Armenia -- Opposition leader Levon Ter-Petrosian addresses thousands of supporters in Yerevan on May 15, 2009.
Armenia -- Opposition leader Levon Ter-Petrosian addresses thousands of supporters in Yerevan on May 15, 2009.

Opposition leader Levon Ter-Petrosian stepped up his harsh criticism of Armenia’s “failed” rapprochement with Turkey as he again rallied thousands of supporters in Yerevan on Friday.

Ter-Petrosian derided President Serzh Sarkisian for failing to secure the opening of the Turkish-Armenian border “even in exchange for a repudiation of the Armenian genocide.” He said Sarkisian has toughened Yerevan’s position in the Nagorno-Karabakh peace talks and is taking other desperate steps in response to Ankara’s renewed linkage between Karabakh peace and a Turkish-Armenian normalization.
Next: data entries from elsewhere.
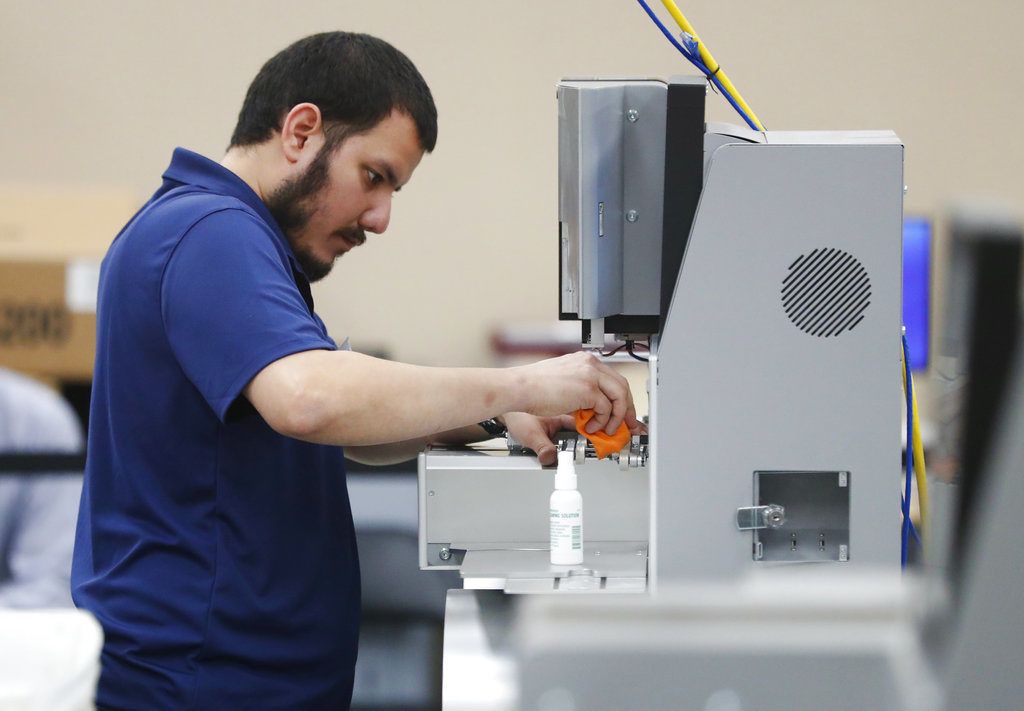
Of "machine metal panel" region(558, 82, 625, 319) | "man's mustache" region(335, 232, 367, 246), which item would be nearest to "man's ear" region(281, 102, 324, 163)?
"man's mustache" region(335, 232, 367, 246)

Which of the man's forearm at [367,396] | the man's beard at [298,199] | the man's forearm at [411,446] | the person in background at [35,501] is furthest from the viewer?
the person in background at [35,501]

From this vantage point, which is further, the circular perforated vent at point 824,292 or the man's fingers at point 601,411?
the man's fingers at point 601,411

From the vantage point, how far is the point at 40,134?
2.96 meters

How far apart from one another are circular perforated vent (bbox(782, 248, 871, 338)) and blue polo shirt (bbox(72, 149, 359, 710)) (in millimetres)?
456

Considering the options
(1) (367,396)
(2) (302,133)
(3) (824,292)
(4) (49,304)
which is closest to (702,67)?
(3) (824,292)

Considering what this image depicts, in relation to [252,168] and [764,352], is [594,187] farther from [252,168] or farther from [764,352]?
[252,168]

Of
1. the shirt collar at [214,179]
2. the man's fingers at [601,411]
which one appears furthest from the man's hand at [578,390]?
the shirt collar at [214,179]

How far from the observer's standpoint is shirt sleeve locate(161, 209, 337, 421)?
1.02 metres

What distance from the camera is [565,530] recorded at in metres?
1.09

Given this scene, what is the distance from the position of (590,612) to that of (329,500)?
82 cm

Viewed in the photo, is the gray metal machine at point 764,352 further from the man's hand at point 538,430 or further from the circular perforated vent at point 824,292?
the man's hand at point 538,430

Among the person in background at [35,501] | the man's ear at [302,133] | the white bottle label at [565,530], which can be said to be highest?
the man's ear at [302,133]

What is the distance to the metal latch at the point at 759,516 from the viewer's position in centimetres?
104

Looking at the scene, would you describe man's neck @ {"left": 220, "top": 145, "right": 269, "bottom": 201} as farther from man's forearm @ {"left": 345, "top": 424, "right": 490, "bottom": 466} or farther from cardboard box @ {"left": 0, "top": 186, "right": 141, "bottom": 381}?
cardboard box @ {"left": 0, "top": 186, "right": 141, "bottom": 381}
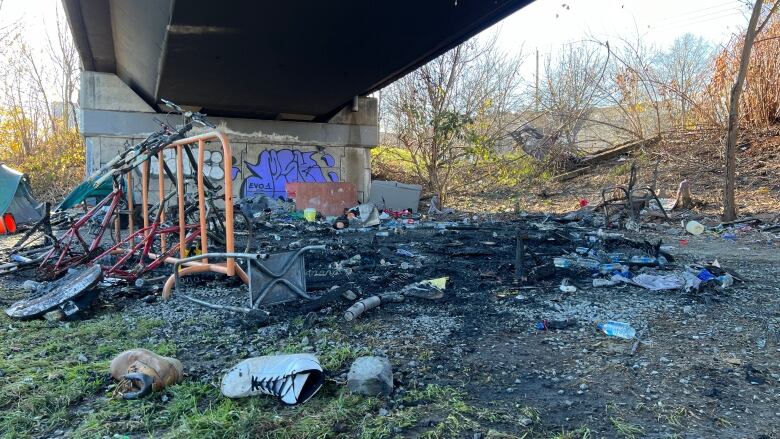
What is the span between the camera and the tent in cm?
1175

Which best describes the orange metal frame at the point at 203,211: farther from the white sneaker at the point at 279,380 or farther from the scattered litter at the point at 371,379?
the scattered litter at the point at 371,379

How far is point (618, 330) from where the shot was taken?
152 inches

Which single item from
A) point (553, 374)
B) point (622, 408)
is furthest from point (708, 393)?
point (553, 374)

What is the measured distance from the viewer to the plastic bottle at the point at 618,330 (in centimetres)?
382

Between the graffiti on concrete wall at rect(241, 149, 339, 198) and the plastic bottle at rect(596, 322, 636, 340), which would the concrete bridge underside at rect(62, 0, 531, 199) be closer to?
the graffiti on concrete wall at rect(241, 149, 339, 198)

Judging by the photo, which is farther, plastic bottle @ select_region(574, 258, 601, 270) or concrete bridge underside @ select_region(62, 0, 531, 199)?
concrete bridge underside @ select_region(62, 0, 531, 199)

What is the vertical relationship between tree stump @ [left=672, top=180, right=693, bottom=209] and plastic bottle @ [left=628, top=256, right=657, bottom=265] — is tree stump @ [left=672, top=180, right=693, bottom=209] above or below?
above

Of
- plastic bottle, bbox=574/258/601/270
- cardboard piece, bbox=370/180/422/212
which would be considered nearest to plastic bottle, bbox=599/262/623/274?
plastic bottle, bbox=574/258/601/270

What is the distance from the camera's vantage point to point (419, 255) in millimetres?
7234

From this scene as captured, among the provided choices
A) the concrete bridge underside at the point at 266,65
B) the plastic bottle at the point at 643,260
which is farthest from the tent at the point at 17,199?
the plastic bottle at the point at 643,260

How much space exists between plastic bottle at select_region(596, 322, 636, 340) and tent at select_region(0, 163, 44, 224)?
12216mm

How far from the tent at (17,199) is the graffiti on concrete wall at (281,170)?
16.4ft

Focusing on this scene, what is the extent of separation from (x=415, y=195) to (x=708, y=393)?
1197 cm

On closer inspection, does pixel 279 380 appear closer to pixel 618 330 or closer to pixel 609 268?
pixel 618 330
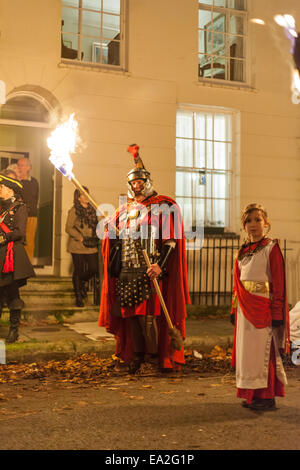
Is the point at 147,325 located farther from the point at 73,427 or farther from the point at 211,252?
the point at 211,252

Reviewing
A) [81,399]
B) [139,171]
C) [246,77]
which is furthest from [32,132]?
[81,399]

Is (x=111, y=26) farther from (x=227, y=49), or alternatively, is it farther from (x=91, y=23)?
(x=227, y=49)

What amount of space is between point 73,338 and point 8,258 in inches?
54.9

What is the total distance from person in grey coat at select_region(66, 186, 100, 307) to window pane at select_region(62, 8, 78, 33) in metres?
3.24

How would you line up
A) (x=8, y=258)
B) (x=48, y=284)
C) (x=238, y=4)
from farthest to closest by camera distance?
(x=238, y=4) → (x=48, y=284) → (x=8, y=258)

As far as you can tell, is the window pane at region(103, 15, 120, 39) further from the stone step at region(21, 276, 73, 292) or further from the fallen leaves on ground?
the fallen leaves on ground

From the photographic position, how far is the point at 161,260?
675cm

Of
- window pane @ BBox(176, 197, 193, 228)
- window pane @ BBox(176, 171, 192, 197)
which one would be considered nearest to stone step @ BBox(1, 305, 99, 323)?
window pane @ BBox(176, 197, 193, 228)

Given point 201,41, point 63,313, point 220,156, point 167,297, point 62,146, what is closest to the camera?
point 62,146

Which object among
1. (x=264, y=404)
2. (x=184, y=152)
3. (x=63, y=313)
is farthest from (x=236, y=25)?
(x=264, y=404)

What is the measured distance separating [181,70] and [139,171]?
5906 mm

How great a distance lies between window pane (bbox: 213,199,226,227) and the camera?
41.5 ft

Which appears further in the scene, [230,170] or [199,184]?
[230,170]

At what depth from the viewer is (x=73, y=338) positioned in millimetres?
8281
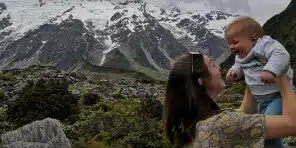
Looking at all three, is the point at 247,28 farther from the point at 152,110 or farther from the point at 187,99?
the point at 152,110

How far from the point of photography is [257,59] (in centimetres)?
303

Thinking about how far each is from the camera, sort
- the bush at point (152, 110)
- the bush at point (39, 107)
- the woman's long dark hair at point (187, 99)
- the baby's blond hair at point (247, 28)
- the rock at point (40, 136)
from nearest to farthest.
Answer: the woman's long dark hair at point (187, 99) → the baby's blond hair at point (247, 28) → the rock at point (40, 136) → the bush at point (39, 107) → the bush at point (152, 110)

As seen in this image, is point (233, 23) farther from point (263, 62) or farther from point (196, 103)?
point (196, 103)

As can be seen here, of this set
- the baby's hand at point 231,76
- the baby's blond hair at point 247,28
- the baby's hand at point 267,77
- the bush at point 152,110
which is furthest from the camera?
the bush at point 152,110

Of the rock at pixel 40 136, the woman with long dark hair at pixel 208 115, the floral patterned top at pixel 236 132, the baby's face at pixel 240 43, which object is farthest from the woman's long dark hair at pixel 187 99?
the rock at pixel 40 136

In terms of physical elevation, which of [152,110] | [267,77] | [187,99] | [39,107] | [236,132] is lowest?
[152,110]

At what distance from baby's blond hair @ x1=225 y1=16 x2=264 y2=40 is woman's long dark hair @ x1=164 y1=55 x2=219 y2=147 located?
31 centimetres

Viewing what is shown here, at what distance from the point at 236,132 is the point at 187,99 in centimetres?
36

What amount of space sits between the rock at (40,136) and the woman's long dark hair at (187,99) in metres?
8.71

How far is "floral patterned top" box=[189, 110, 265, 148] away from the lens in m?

He said: “Sarkisian feels cheated by America and Turkey like a child. They told him, ‘Give up [recognition of] the genocide, that is, agree to the creation of a commission of Armenian and Turkish historians, and we will open the border.’ They got the genocide [concession] but didn’t open the border.”

“Now they are saying, ‘Give up Karabakh and we will open the border.’ No other head of state has found himself in such a miserable position,” Ter-Petrosian claimed, repeating his earlier condemnation of the April 22 Turkish-Armenian statement on a “roadmap” to the normalization of bilateral relations.
Armenia -- Opposition leader Levon Ter-Petrosian leads an opposition march through central Yerevan on May 15, 2009.

The statement, reportedly brokered by the United States, came less than two days before the annual remembrance of more than one million Armenians killed in the Ottoman Empire from 1915-1918. Analysts believe it enabled U.S. President Barack Obama to backpedal on his pledge to describe the massacres as genocide.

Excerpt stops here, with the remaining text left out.